Extract Block Start

This principle comes into still sharper relief
when we consider a prosecution in this country for crimes committed
abroad. If, as Gamble suggests, only one sovereign may prosecute
for a single act, no American court—state or federal—could
prosecute conduct already tried in a foreign court. Imagine, for
example, that a U. S. national has been murdered in another
country. That country could rightfully seek to punish the killer
for committing an act of violence within its territory. The foreign
country’s interest lies in protecting the peace in that territory
rather than protecting the American specifically. But the United
States looks at the same conduct and sees an act of violence
against one of its nationals, a person under the particular
protection of its laws. The murder of a U. S. national is an
offense to the United States as much as it is to the country where
the murder occurred and to which the victim is a stranger. That is
why the killing of an American abroad is a federal offense that can
be prose- cuted in our courts, see 18 U. S. C.
§2332(a)(1), and why customary international law allows this
exercise of jurisdiction.

Extract Block End

Exercise set:
**1.** List each distinct expression that the passage on prosecuting crimes committed abroad uses for the murdered person in its example, with repeats counted once.
**2.** Write the next part of the passage on prosecuting crimes committed abroad, picking up after its final sentence.
The lines after this passage come from a different source.

Collected material Block Start

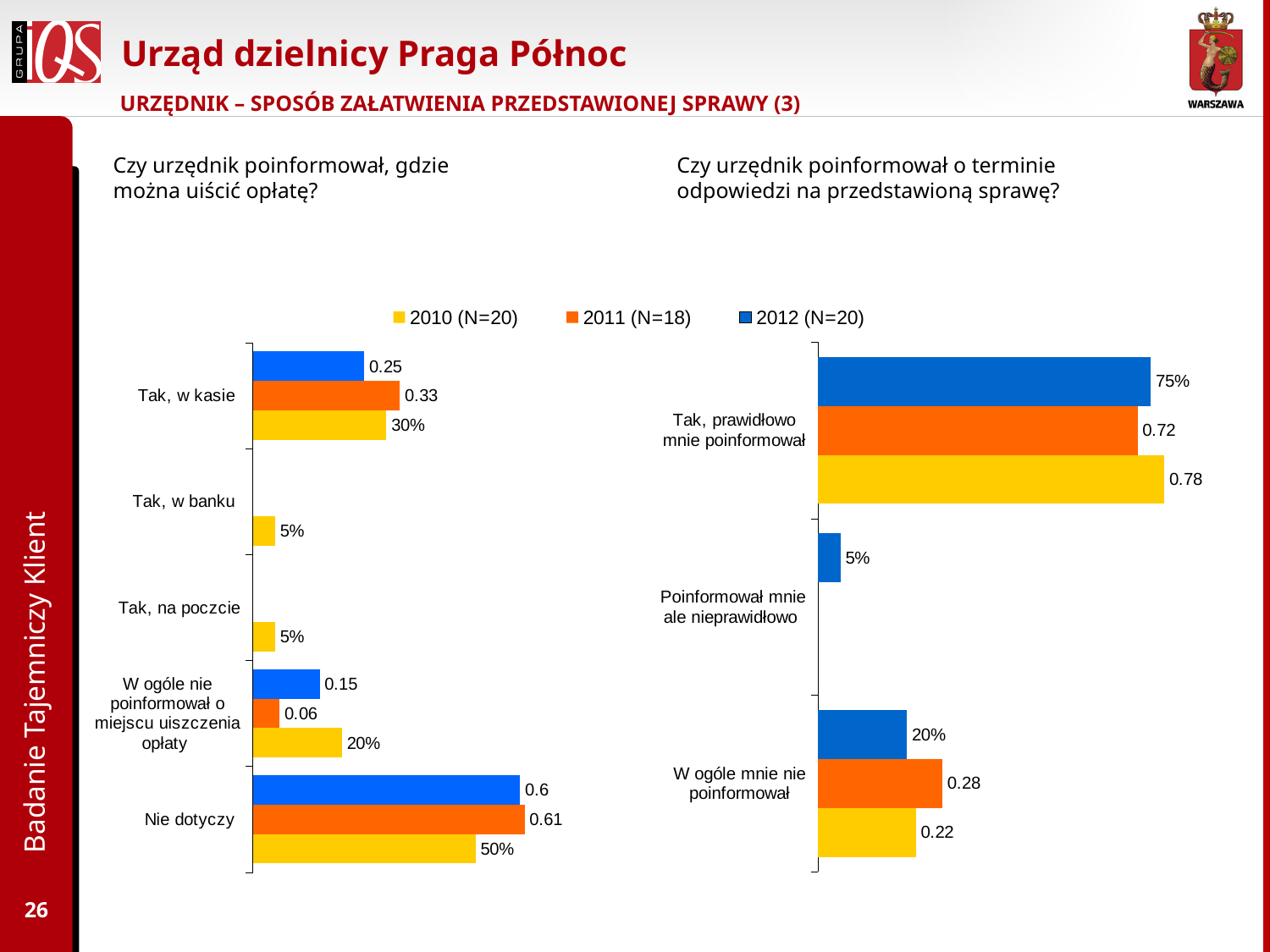
How many series does the legend list for the charts on this slide? 3 On the left chart (Czy urzędnik poinformował, gdzie można uiścić opłatę?), what is the 2012 (N=20) value for 'Tak, w kasie'? 0.25 On the left chart (Czy urzędnik poinformował, gdzie można uiścić opłatę?), what is the difference between the 2012 (N=20) values for 'Nie dotyczy' and 'Tak, w kasie'? 0.35 On the left chart (Czy urzędnik poinformował, gdzie można uiścić opłatę?), what is the 2010 (N=20) value for 'Nie dotyczy'? 50% On the left chart (Czy urzędnik poinformował, gdzie można uiścić opłatę?), which is larger for 'W ogóle nie poinformował o miejscu uiszczenia opłaty': the 2012 (N=20) value or the 2011 (N=18) value? 2012 (N=20) On the left chart (Czy urzędnik poinformował, gdzie można uiścić opłatę?), which category has the lowest 2011 (N=18) value among those with a 2011 bar? W ogóle nie poinformował o miejscu uiszczenia opłaty On the right chart (Czy urzędnik poinformował o terminie odpowiedzi na przedstawioną sprawę?), which category has the highest 2010 (N=20) value? Tak, prawidłowo mnie poinformował On the right chart (Czy urzędnik poinformował o terminie odpowiedzi na przedstawioną sprawę?), what is the difference between the 2010 (N=20) and 2011 (N=18) values for 'Tak, prawidłowo mnie poinformował'? 0.06 How many categories are shown on the left chart (Czy urzędnik poinformował, gdzie można uiścić opłatę?)? 5 What kind of chart is the right chart (Czy urzędnik poinformował o terminie odpowiedzi na przedstawioną sprawę?)? Bar chart On the right chart (Czy urzędnik poinformował o terminie odpowiedzi na przedstawioną sprawę?), what is the 2012 (N=20) value for 'Poinformował mnie ale nieprawidłowo'? 5% On the right chart (Czy urzędnik poinformował o terminie odpowiedzi na przedstawioną sprawę?), what is the 2011 (N=18) value for 'W ogóle mnie nie poinformował'? 0.28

Collected material Block End

Replies:
**1.**
- a U. S. national
- the American
- one of its nationals
- a person under the particular protection of its laws
- the victim
- an American

**2.**
There are other reasons not to offload all
prosecutions for crimes involving Americans abroad. We may lack
confidence in the competence or honesty of the other country’s
legal system. Less cynically, we may think that special protection
for U. S. nationals serves key national interests related to
security, trade, commerce, or scholarship. Such interests might
also give us a stake in punishing crimes committed
by
U. S. nationals abroad—especially crimes that might do harm to
our national security or foreign relations. See,
e.g.,
§2332a(b) (bombings). These examples reinforce the foundation laid
in our antebellum cases: that a crime against two sovereigns
constitutes two offenses because each sovereign has an interest to
vindicate.
We cemented that foundation 70 years after the
last of those antebellum cases, in a decision upholding a federal
prosecution that followed one by a State. See
United States
v.
Lanza,
260 U.S.
377, 382 (1922) (“[A]n act denounced as a crime by both
national and state sovereignties is an offense against the peace
and dignity of both and may be punished by each”). And for decades
more, we applied our precedent without qualm or quibble. See,
e.g.,
Screws v.
United States,
325 U.S.
91 (1945);
Jerome v.
United States,
318 U.S.
101 (1943);
Puerto Rico v.
Shell Co.
(
P. R.),
Ltd.,
302 U.S.
253 (1937);
Westfall v.
United States,
274 U.S.
256 (1927);
Hebert v.
Louisiana,
272 U.S.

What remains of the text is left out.